Five‐year all‐cause mortality for each group. NT indicates normotensive controls; HT, hypertensive controls; MHT, patients with a history of malignant hypertension. *P<.05 on log‐rank test for MHT compared with NT and HT. The inner panel shows an enlargement of the outer figure.
There was no difference in the average age of deceased patients with a history of MHT compared with NT and HT controls. Comparison of deceased and surviving patients with a history of MHT showed that patients who died during follow‐up tended to be older (51±19 years vs 43±11 years), were less often male (41% vs 75%, P=.01), and tended to smoke more often (71% vs 46%). There were no significant differences in BP (152±24/90±17 mm Hg vs 143±21/89±13 mm Hg), and other cardiovascular risk factors between deceased and surviving patients with MHT. eGFR (42 [IQR 16–105] mL/min/1.73 m2 vs 37 [IQR 25–58] mL/min/1.73 m2) was similar in deceased and surviving patients with a history of MHT, whereas macroalbuminuria tended to be present more often in deceased patients (65% vs 54%).
Discussion
We show that despite considerable improvement in survival over the past decades, patients with a history of MHT remain at increased risk of dying compared with age‐, sex‐, and ethnicity‐matched NT and HT controls. Cardiovascular risk factors seem to be of little influence on the excess mortality, as total and LDL cholesterol, obesity, and prevalence of diabetes mellitus were higher in HT controls compared with patients with MHT, while smoking habit was comparable. BP levels were also similar in MHT patients and HT controls, suggesting that adherence to antihypertensive medication in patients with a history of MHT may have improved after admission to the hospital. However, renal function was significantly impaired in patients with MHT compared with NT and HT controls, suggesting that renal dysfunction may be an important contributor to the higher mortality rate observed in patients with a history of MHT.

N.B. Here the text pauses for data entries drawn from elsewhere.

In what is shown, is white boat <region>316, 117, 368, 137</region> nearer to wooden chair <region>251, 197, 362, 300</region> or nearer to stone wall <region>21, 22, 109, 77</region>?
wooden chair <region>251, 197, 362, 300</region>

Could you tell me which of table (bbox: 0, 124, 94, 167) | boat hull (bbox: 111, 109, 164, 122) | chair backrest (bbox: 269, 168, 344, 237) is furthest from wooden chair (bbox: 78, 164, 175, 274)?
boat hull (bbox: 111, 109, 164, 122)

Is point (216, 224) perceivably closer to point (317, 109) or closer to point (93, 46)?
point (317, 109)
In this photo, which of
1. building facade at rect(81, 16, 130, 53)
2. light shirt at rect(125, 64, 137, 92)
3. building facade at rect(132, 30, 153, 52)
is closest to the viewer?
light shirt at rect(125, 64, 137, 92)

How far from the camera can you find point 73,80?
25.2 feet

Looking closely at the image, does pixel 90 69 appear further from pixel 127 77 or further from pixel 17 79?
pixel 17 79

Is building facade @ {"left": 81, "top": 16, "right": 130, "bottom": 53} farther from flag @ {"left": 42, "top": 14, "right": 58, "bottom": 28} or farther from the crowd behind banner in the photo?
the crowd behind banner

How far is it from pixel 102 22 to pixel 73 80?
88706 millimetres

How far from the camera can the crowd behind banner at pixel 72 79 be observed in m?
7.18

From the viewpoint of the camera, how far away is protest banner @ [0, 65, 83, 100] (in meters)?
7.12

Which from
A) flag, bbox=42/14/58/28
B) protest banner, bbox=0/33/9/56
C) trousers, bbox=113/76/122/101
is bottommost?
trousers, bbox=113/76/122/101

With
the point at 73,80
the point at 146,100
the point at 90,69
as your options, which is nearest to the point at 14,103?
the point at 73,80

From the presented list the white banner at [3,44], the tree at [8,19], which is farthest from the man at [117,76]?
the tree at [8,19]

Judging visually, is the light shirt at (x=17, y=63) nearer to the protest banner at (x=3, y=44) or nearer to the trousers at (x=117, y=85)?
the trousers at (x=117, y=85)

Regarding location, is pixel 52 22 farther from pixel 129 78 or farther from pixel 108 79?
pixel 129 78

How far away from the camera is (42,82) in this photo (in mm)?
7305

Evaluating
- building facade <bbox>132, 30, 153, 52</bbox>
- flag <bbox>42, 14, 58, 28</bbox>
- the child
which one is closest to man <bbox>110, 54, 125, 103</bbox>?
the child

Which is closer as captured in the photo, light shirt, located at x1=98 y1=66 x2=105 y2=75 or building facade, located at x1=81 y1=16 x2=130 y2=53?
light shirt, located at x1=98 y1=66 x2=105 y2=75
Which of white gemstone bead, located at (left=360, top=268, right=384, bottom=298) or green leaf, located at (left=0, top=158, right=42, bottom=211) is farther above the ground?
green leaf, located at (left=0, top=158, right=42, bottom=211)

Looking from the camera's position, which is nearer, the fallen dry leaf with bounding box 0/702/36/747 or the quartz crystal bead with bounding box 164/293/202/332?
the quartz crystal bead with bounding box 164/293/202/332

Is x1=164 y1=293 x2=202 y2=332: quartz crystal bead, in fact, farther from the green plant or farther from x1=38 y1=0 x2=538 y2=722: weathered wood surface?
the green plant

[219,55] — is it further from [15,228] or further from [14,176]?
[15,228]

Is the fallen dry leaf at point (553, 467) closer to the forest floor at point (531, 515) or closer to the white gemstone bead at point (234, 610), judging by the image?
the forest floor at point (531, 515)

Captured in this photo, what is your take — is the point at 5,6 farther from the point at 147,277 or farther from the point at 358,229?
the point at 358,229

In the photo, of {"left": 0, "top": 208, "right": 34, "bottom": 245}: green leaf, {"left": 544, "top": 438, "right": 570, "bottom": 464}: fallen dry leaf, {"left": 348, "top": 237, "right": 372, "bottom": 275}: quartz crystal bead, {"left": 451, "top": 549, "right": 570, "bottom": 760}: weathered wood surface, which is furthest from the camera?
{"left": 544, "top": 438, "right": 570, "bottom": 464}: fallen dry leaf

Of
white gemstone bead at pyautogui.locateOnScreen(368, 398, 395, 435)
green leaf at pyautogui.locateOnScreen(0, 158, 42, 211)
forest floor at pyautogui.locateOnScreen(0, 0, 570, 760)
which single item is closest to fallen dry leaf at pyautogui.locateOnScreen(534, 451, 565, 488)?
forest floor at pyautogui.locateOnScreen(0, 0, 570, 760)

There is ample evidence that renal dysfunction increases the risk of cardiovascular and all‐cause mortality, with both decreased eGFR and proteinuria contributing individually to this increased risk.13, 14, 15, 16 In fact, all‐cause mortality is similar in patients with chronic kidney disease (CKD) when compared with diabetic patients without CKD.17 In the present study, we observed that patients with a history of MHT who died during follow‐up more often had macroalbuminuria compared with surviving patients with a history of MHT. In addition, 16 (13%) patients with a history of MHT were on kidney replacement therapy.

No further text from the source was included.